Archive for Réflexions personnelles

Parce que ce n’est jamais que notre vie

Souvent on est plus indulgents avec les autres qu’avec nous-mêmes. On admire, on envie, on trouve du sens à leurs actes, on idéalise, on voudrait être à leur place. Chez nous on ne pardonne rien, on se dévalorise, on soupire, on se décourage, on ne trouve pas de sens à notre vie. Et pourtant parfois ces autres nous admirent, nous envient, trouvent du sens à nos actes, nous idéalisent, voudraient être à notre place. Notre vie leur paraît plus intéressante quand nous trouvons la leur plus intéressante.

Mais nous n’envions que des images.

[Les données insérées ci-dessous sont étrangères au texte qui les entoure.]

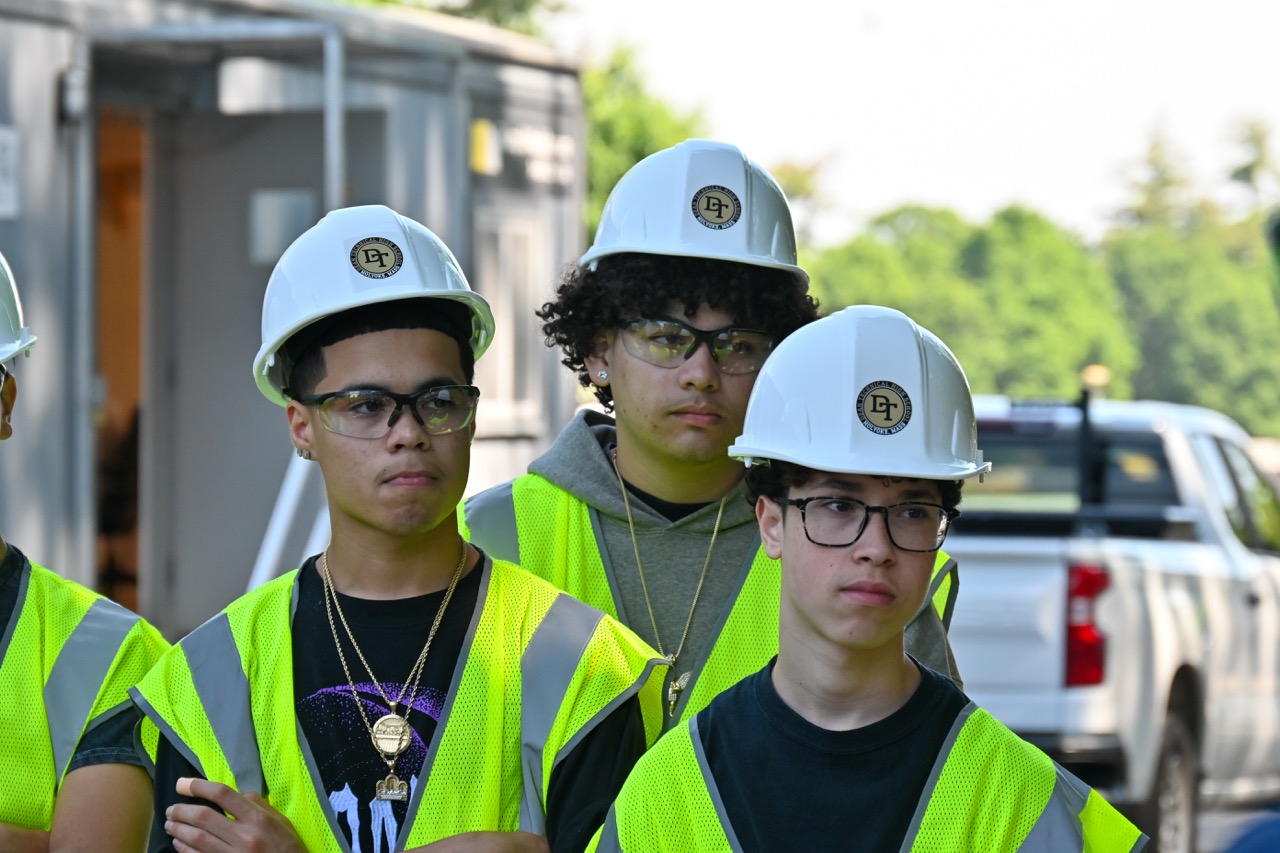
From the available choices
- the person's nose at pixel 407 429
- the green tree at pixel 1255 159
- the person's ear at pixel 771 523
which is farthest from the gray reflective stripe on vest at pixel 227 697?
the green tree at pixel 1255 159

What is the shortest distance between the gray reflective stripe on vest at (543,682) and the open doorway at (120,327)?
7829mm

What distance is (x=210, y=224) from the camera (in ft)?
36.1

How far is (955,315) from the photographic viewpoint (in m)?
55.1

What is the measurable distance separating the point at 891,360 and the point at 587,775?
2.80 feet

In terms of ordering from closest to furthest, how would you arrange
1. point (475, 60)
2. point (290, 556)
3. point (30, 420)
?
point (30, 420) < point (290, 556) < point (475, 60)

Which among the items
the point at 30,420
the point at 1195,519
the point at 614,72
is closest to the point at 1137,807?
the point at 1195,519

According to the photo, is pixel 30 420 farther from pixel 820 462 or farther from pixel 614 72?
pixel 614 72

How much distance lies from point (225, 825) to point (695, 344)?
54.1 inches

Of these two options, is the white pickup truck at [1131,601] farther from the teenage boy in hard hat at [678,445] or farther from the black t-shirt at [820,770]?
the black t-shirt at [820,770]

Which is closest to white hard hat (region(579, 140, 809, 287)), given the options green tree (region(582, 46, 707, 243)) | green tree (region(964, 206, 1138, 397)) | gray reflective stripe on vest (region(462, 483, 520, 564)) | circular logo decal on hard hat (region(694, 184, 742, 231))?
circular logo decal on hard hat (region(694, 184, 742, 231))

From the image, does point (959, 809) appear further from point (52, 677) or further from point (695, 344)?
point (52, 677)

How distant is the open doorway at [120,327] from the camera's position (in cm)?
1100

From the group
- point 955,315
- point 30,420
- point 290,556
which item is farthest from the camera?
point 955,315

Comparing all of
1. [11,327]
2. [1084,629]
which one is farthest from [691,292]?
[1084,629]
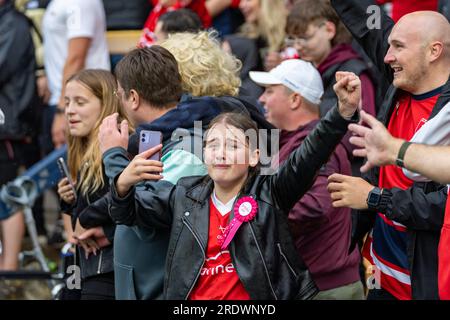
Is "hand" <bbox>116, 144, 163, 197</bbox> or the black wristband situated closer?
"hand" <bbox>116, 144, 163, 197</bbox>

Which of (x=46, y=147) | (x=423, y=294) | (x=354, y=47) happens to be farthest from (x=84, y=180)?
(x=46, y=147)

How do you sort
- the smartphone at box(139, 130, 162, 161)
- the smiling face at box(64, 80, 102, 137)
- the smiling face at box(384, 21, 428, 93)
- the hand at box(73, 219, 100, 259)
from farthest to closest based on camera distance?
the smiling face at box(64, 80, 102, 137) < the hand at box(73, 219, 100, 259) < the smiling face at box(384, 21, 428, 93) < the smartphone at box(139, 130, 162, 161)

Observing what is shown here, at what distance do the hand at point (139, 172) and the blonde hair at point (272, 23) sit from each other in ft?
10.5

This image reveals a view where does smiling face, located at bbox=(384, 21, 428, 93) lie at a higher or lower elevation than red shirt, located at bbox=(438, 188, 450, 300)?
higher

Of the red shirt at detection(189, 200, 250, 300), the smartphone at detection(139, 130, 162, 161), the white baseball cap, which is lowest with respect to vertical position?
the red shirt at detection(189, 200, 250, 300)

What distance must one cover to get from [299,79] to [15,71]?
10.5 feet

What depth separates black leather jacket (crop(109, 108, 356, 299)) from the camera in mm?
4168

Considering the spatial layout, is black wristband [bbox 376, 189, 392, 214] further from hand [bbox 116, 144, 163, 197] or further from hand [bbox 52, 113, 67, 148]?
hand [bbox 52, 113, 67, 148]

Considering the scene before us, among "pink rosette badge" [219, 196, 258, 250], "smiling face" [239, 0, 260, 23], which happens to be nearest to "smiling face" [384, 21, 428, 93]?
"pink rosette badge" [219, 196, 258, 250]

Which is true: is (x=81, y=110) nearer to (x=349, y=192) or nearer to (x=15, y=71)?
(x=349, y=192)

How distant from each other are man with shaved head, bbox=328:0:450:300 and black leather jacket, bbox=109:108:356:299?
22cm

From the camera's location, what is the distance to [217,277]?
4.26 meters

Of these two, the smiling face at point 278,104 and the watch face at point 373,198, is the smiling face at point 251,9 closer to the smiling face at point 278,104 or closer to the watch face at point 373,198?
the smiling face at point 278,104

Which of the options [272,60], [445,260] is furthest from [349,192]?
[272,60]
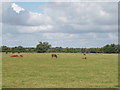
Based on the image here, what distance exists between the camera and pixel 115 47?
19975cm
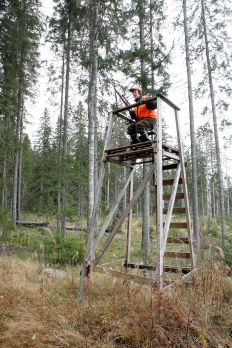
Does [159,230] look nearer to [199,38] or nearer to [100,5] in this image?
[100,5]

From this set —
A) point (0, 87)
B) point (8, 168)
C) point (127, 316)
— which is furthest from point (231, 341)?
point (8, 168)

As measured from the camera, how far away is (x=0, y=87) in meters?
12.8

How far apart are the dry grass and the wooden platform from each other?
91.1 inches

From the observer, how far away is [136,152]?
18.5 ft

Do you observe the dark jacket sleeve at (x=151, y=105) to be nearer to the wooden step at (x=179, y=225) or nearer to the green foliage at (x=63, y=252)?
the wooden step at (x=179, y=225)

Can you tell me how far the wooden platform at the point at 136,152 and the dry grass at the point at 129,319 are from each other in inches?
91.1

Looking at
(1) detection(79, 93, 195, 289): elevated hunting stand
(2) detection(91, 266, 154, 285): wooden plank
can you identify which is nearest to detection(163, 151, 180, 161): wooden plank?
(1) detection(79, 93, 195, 289): elevated hunting stand

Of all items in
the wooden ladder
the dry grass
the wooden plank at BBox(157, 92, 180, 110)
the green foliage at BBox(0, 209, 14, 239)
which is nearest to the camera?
the dry grass

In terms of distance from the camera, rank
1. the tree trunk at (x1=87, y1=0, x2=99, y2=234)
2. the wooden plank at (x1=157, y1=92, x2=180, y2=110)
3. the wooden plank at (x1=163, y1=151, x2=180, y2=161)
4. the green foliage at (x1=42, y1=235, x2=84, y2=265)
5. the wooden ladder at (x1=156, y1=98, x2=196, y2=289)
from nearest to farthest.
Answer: the wooden ladder at (x1=156, y1=98, x2=196, y2=289), the wooden plank at (x1=157, y1=92, x2=180, y2=110), the wooden plank at (x1=163, y1=151, x2=180, y2=161), the tree trunk at (x1=87, y1=0, x2=99, y2=234), the green foliage at (x1=42, y1=235, x2=84, y2=265)

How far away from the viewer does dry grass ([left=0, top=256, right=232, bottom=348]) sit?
362 cm

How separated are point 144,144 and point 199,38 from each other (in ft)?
44.7

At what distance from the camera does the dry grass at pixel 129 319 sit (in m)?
3.62

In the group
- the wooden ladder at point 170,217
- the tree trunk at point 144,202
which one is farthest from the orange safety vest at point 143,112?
the tree trunk at point 144,202

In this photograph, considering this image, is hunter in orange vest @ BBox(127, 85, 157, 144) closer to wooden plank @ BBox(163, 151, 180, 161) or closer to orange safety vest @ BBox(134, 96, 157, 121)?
orange safety vest @ BBox(134, 96, 157, 121)
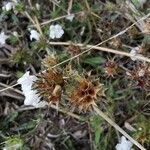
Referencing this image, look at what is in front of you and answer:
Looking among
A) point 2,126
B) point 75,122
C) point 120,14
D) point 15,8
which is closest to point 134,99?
point 75,122

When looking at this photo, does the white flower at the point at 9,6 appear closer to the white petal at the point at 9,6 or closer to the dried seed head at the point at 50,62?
the white petal at the point at 9,6

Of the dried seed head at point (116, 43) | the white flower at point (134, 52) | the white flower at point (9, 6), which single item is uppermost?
the white flower at point (9, 6)

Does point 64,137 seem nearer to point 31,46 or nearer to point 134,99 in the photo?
point 134,99

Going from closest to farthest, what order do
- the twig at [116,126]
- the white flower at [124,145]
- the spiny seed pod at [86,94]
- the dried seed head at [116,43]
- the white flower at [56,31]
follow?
the spiny seed pod at [86,94], the twig at [116,126], the white flower at [124,145], the dried seed head at [116,43], the white flower at [56,31]

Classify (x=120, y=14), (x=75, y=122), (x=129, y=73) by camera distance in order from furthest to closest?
(x=120, y=14) < (x=75, y=122) < (x=129, y=73)

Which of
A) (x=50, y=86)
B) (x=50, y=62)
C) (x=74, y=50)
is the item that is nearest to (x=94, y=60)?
(x=74, y=50)

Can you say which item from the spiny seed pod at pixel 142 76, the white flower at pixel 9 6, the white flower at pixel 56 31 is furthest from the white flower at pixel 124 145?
the white flower at pixel 9 6
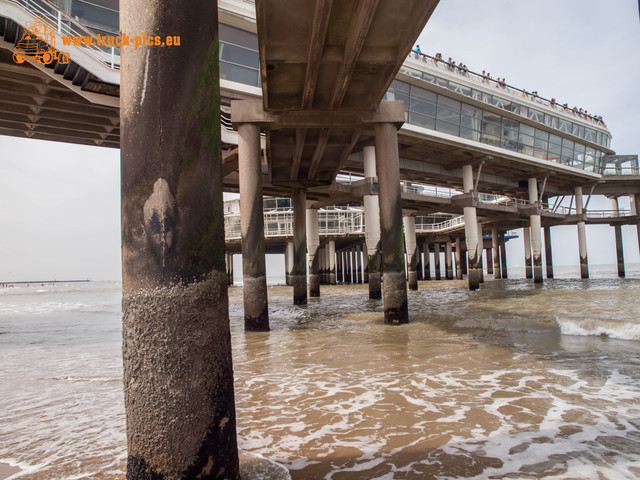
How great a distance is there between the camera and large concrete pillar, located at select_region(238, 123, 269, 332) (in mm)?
10211

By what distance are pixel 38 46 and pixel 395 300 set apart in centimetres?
1219

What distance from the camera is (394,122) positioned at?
10906 mm

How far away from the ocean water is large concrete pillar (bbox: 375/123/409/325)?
7.08ft

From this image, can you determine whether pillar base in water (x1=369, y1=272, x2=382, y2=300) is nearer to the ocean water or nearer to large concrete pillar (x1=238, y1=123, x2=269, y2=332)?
large concrete pillar (x1=238, y1=123, x2=269, y2=332)

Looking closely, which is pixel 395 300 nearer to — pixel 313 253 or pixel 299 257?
pixel 299 257

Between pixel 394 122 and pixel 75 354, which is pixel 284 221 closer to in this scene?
pixel 394 122

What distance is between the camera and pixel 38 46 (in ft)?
39.2

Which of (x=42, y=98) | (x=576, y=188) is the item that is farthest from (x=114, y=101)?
(x=576, y=188)

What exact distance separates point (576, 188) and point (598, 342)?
33658 mm

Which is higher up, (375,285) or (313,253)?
(313,253)

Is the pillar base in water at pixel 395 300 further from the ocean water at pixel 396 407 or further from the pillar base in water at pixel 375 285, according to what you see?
the pillar base in water at pixel 375 285

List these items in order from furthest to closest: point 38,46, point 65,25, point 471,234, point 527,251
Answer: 1. point 527,251
2. point 471,234
3. point 65,25
4. point 38,46

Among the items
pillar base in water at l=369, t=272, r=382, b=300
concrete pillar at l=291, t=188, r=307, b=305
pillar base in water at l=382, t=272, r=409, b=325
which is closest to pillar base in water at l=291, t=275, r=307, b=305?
concrete pillar at l=291, t=188, r=307, b=305

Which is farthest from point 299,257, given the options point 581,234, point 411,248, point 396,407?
point 581,234
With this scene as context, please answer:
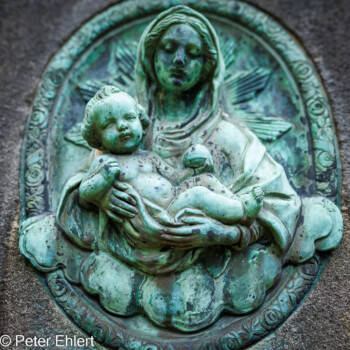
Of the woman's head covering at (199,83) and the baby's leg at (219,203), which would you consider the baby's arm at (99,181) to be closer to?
the baby's leg at (219,203)

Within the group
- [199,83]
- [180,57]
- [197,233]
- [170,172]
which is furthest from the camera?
[199,83]

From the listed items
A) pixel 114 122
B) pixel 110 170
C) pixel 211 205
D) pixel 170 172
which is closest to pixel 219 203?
pixel 211 205

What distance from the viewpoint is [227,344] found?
2721 mm

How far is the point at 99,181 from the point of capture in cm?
269

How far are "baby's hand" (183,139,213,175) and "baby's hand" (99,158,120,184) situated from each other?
0.35 m

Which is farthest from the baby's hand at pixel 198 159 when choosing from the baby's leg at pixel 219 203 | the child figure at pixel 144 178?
the baby's leg at pixel 219 203

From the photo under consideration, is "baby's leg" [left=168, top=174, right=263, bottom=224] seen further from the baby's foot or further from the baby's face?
the baby's face

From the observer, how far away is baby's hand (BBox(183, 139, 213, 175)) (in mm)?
2777

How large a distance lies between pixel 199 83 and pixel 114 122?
27.7 inches

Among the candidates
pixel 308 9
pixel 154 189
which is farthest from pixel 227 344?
pixel 308 9

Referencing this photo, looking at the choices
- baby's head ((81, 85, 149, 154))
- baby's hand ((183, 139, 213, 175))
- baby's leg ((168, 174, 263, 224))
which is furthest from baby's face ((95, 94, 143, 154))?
baby's leg ((168, 174, 263, 224))

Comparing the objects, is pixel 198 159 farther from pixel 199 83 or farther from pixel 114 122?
pixel 199 83

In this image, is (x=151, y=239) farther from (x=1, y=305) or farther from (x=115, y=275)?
(x=1, y=305)

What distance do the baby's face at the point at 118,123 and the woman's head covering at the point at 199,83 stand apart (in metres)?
0.32
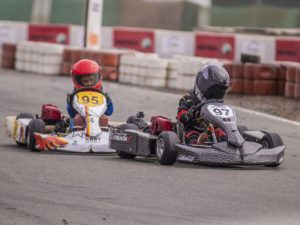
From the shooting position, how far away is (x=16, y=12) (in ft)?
93.2

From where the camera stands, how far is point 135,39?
2497 cm

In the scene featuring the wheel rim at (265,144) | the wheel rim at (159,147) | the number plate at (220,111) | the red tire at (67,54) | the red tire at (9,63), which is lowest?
the red tire at (9,63)

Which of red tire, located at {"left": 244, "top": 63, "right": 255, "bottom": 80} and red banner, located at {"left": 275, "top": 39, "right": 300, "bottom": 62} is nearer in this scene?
red tire, located at {"left": 244, "top": 63, "right": 255, "bottom": 80}

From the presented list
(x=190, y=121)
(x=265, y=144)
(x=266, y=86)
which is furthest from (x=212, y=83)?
(x=266, y=86)

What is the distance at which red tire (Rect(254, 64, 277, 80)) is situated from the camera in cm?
1600

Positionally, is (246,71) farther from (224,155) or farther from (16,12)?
(16,12)

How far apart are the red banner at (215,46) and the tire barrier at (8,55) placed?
507cm

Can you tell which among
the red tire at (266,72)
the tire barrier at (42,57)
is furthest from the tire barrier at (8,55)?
the red tire at (266,72)

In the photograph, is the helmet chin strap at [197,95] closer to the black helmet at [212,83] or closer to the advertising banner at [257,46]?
the black helmet at [212,83]

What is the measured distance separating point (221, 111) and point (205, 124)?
37 centimetres

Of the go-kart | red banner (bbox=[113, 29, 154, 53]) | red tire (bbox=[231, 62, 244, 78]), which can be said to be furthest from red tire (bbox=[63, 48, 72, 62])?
the go-kart

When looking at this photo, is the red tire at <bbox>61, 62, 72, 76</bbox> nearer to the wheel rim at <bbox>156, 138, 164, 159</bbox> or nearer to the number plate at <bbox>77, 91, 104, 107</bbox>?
the number plate at <bbox>77, 91, 104, 107</bbox>

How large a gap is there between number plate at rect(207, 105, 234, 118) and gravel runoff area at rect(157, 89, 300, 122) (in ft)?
17.6

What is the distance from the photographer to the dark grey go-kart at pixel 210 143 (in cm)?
735
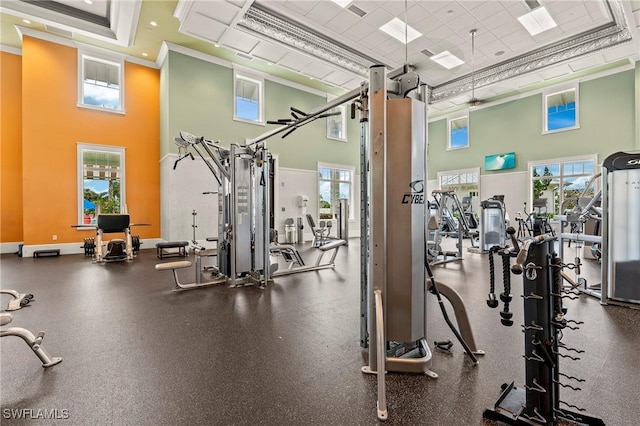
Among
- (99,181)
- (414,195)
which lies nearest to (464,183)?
(414,195)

Et ceux qui nous envient ne voient que ce qu’on veut bien leur montrer.

Parce que derrière les choses enviables, il y a la solitude dans laquelle on les a créées,  la souffrance du soir et le découragement du matin, il y a la succession d’échecs et de doutes, les mois d’attente, il y a ce qu’on porte en nous, les amours déçues, les larmes d’amour perdu, le coeur brisé et rebrisé, la fatigue de vivre, l’odeur du tabac froid et la poussière qui revient sans cesse, les mots qui blessent et rabaissent quand on attend, depuis toujours, depuis cet enfant qu’on était, un mot d’admiration qu’on n’aura jamais, on le sait, mais quand même, il y a les gens qu’on a perdus, et ceux qui sont là mais loin, trop loin pour notre coeur qui leur crie des mots qu’on ne dira pas, parce que ça ne se fait pas, parce qu’on aime trop, qu’on demande trop, et que ça laisse du vide presqu’aussi douloureux qu’une absence, mais tant pis on souffre en silence pour ne pas perdre ces gens qu’on aime, qu’on admire, qu’on idéalise, et qui sont notre vie.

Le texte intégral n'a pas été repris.